When closely studying and organizing events, such as bringing together Asian American Studies faculty across Texas universities, that grapple with Asian American issues, which Siu said are often at the forefront of discussions about race and culture, the risk for burnout is high.
“It’s a lot of pressure because you’re involved in the work. I studied Shakespeare, [and] I can put him down. Asian American studies, you can’t necessarily put it down,” Siu said. “The stakes are high to do this really important work.
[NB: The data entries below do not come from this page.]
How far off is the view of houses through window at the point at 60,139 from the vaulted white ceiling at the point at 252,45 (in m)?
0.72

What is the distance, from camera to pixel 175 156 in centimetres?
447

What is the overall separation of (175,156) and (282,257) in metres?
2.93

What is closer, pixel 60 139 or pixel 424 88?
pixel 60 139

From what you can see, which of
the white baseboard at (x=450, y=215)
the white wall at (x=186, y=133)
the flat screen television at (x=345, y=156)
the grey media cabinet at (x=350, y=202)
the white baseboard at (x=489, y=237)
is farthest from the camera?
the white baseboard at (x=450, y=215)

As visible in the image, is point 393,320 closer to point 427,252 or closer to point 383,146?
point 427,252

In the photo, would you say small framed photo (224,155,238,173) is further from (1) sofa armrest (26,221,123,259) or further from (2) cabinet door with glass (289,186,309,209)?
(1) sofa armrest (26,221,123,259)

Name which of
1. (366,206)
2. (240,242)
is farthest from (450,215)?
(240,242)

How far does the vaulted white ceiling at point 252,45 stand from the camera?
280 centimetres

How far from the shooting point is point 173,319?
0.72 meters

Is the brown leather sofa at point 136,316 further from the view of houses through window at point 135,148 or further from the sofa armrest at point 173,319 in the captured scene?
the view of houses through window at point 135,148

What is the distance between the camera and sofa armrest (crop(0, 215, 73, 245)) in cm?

So it’s extremely difficult to sustain momentum and to work in these issues, but it is hugely motivating.”
For Siu, the balance between her personal and professional life — both of which actively inform each other — is a precarious one. Anger helps.
“Stay angry. Stay angry that these things are happening,” Siu said. “You have to take time out for yourself still and do things that are unrelated to your work. My academic work is so intimately tied with my personal life … it’s really hard to extricate yourself from the work when you live it … So it’s close to home, always.”